On the peculiarity that in the case at issue, the choice of court clause points way from the EU, which raises the question what effect can be given to such clauses under the Jurisdiction Regulation, the court concedes that Article 23 does not apply, however, like the AG, it refers to the Lugano Convention, which contains a proviso very much like Article 23 JR. That to me is a bit of an awkward finding: whether the choice of court clause points to a Lugano State or not ought to be irrelevant. It would, through the recognition process, make choice of court in favour of Lugano States in some way less ‘not covered’ by the JR than those pointing to non-Lugano States (and by flagging Lugano, the Court leaves open the question of jurisdiction clauses in favour of non-Lugano States). A further argument made by the court in my view is more convincing, namely the ‘but for’ argument:

To allow a court of the Member State in which recognition is sought to disregard, as devoid of effect, the jurisdiction clause which a court of the Member State of origin has held to be valid would run counter to that prohibition of a review as to the merits, particularly in circumstances where the latter might well have ruled, but for that clause, that it had jurisdiction. (at 38)

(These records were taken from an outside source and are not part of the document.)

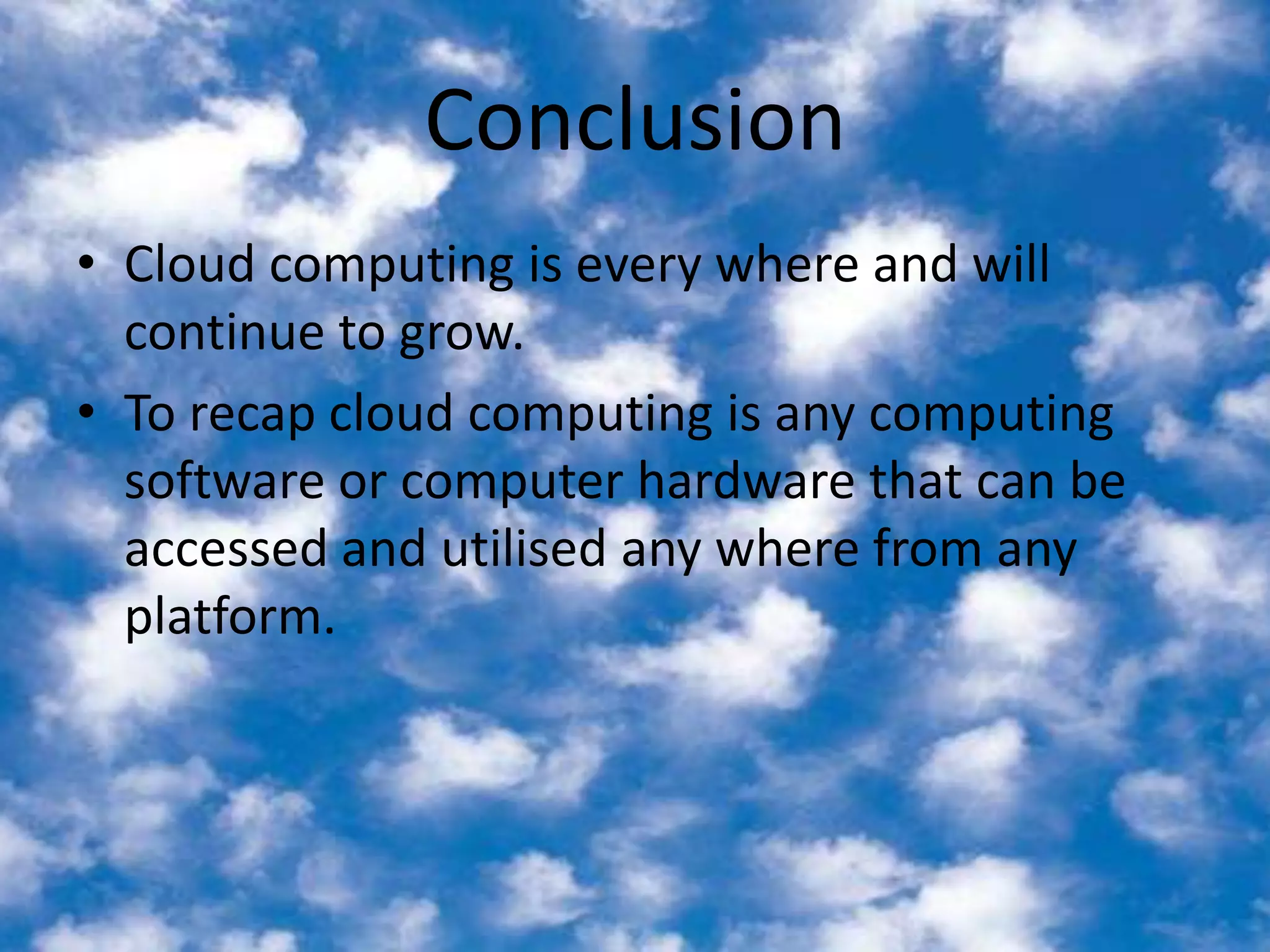 Conclusion

• Cloud computing is every where and will continue to grow.
• To recap cloud computing is any computing software or computer hardware that can be accessed and utilised any where from any platform.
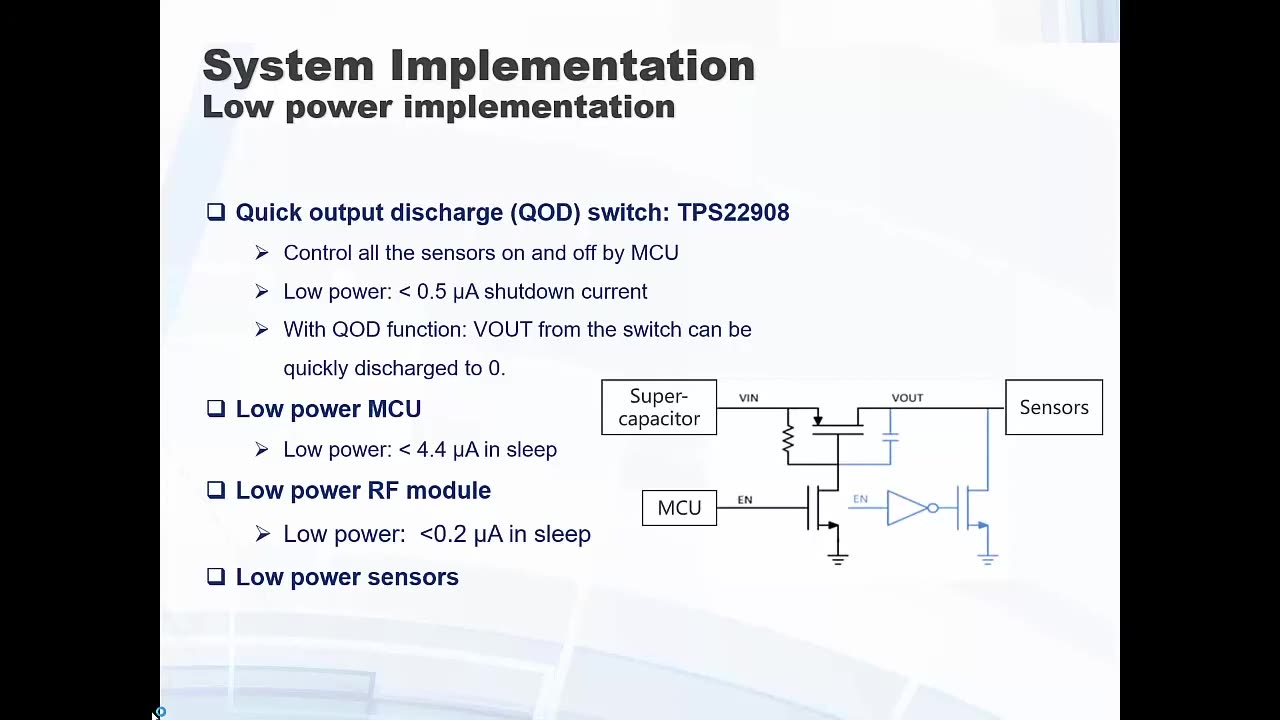 System Implementation
Low power implementation

❑ Quick output discharge (QOD) switch: TPS22908

➢ Control all the sensors on and off by MCU

➢ Low power: < 0.5 μA shutdown current

➢ With QOD function: VOUT from the switch can be quickly discharged to 0.

❑ Low power MCU

➢ Low power: < 4.4 μA in sleep

❑ Low power RF module

➢ Low power: <0.2 μA in sleep

❑ Low power sensors

Super-capacitor
VIN
VOUT
Sensors
MCU
EN
EN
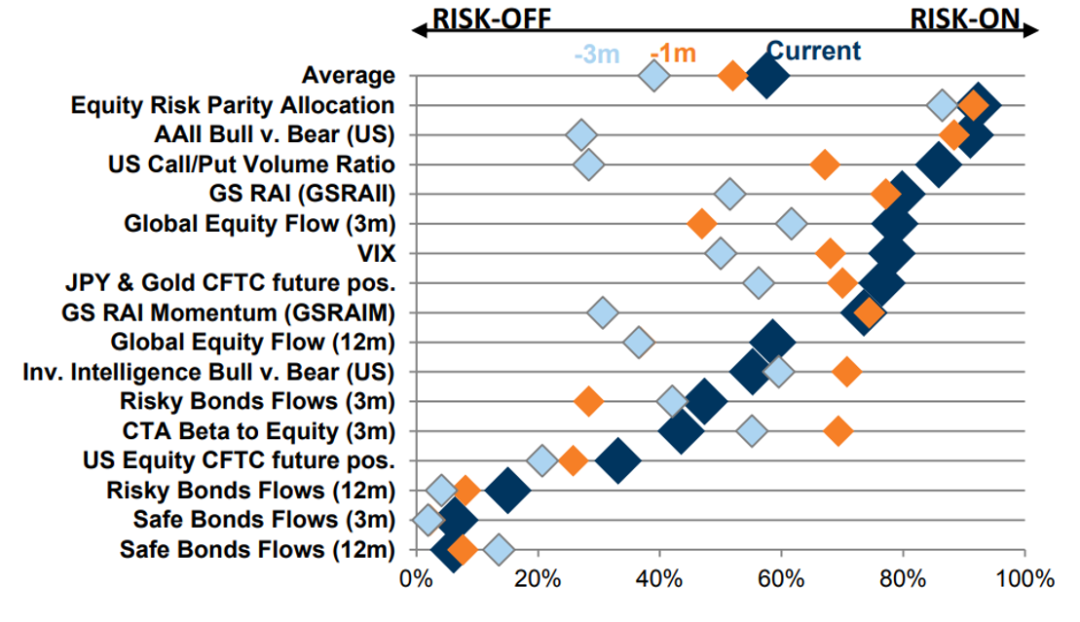 RISK-OFF

RISK-ON

-3m -1m Current

Average
Equity Risk Parity Allocation
AAII Bull v. Bear (US)
US Call/Put Volume Ratio
GS RAI (GSRAII)
Global Equity Flow (3m)
VIX
JPY & Gold CFTC future pos.
GS RAI Momentum (GSRAIM)
Global Equity Flow (12m)
Inv. Intelligence Bull v. Bear (US)
Risky Bonds Flows (3m)
CTA Beta to Equity (3m)
US Equity CFTC future pos.
Risky Bonds Flows (12m)
Safe Bonds Flows (3m)
Safe Bonds Flows (12m)

0% 20% 40% 60% 80% 100%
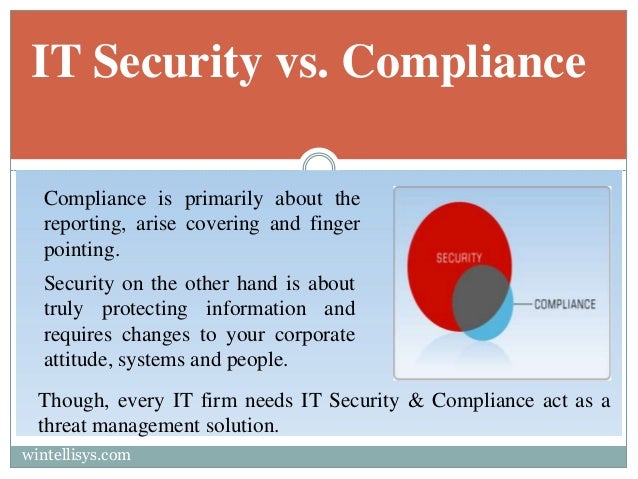 IT Security vs. Compliance

Compliance is primarily about the reporting, arise covering and finger pointing.

Security on the other hand is about truly protecting information and requires changes to your corporate attitude, systems and people.

SECURITY

COMPLIANCE

Though, every IT firm needs IT Security & Compliance act as a threat management solution.

wintellisys.com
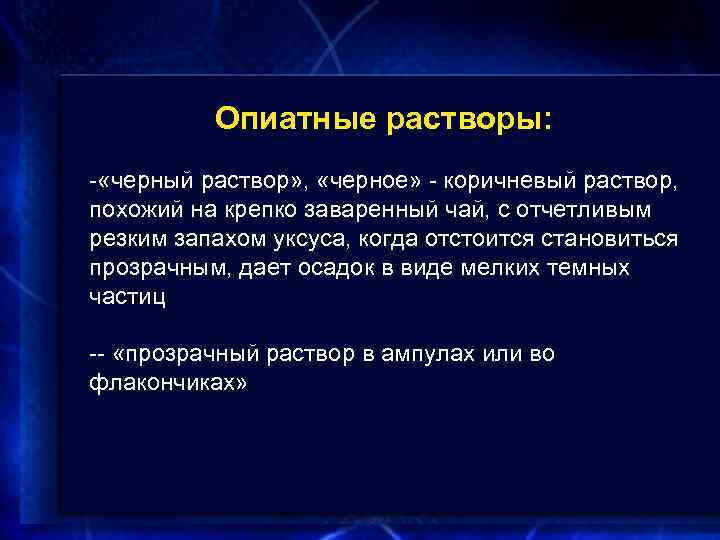 Опиатные растворы:

-«черный раствор», «черное» - коричневый раствор, похожий на крепко заваренный чай, с отчетливым резким запахом уксуса, когда отстоится становиться прозрачным, дает осадок в виде мелких темных частиц

-- «прозрачный раствор в ампулах или во флакончиках»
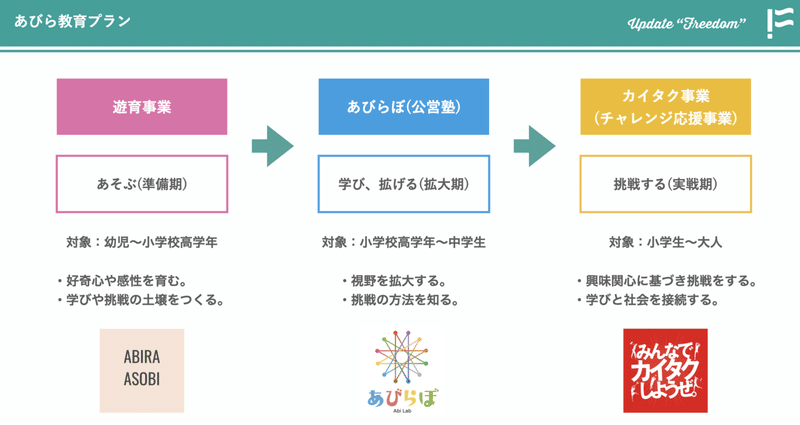 あびら教育プラン

Update "Freedom"

遊育事業

あそぶ(準備期)

対象：幼児〜小学校高学年

・好奇心や感性を育む。
・学びや挑戦の土壌をつくる。

ABIRA ASOBI

あびらぼ(公営塾)

学び、拡げる(拡大期)

対象：小学校高学年〜中学生

・視野を拡大する。
・挑戦の方法を知る。

あびらぼ
Abi Lab

カイタク事業
(チャレンジ応援事業)

挑戦する(実戦期)

対象：小学生〜大人

・興味関心に基づき挑戦をする。
・学びと社会を接続する。

みんなでカイタクしようぜ。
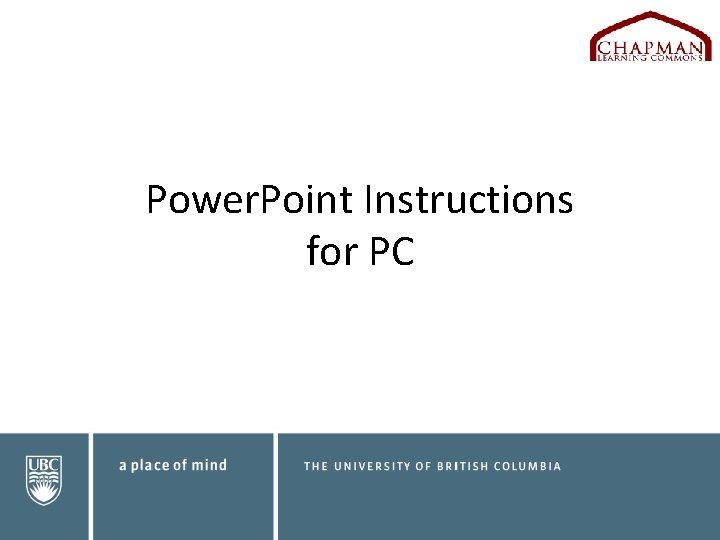 CHAPMAN
LEARNING COMMONS

PowerPoint Instructions for PC

UBC

a place of mind

THE UNIVERSITY OF BRITISH COLUMBIA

Indeed typically the action in the court of origin is taken by the recalcitrant party (i.e. the one acting in spite of a choice of court clause), trying to convince the court of origin that it has jurisdiction on the basis of another Article in the JR, Whence indeed but for the clause, that court would most likely have exercised jurisdiction. A finding of validity of the clause therefore is likely to have been seriously considered. Allowing a court in another Member State to nevertheless exercise jurisdiction and refusing recognition and enforcement,  would make the JR nugatory.  This is in my view no different where as a result (such as here) no court in the EU will be able to hear the case.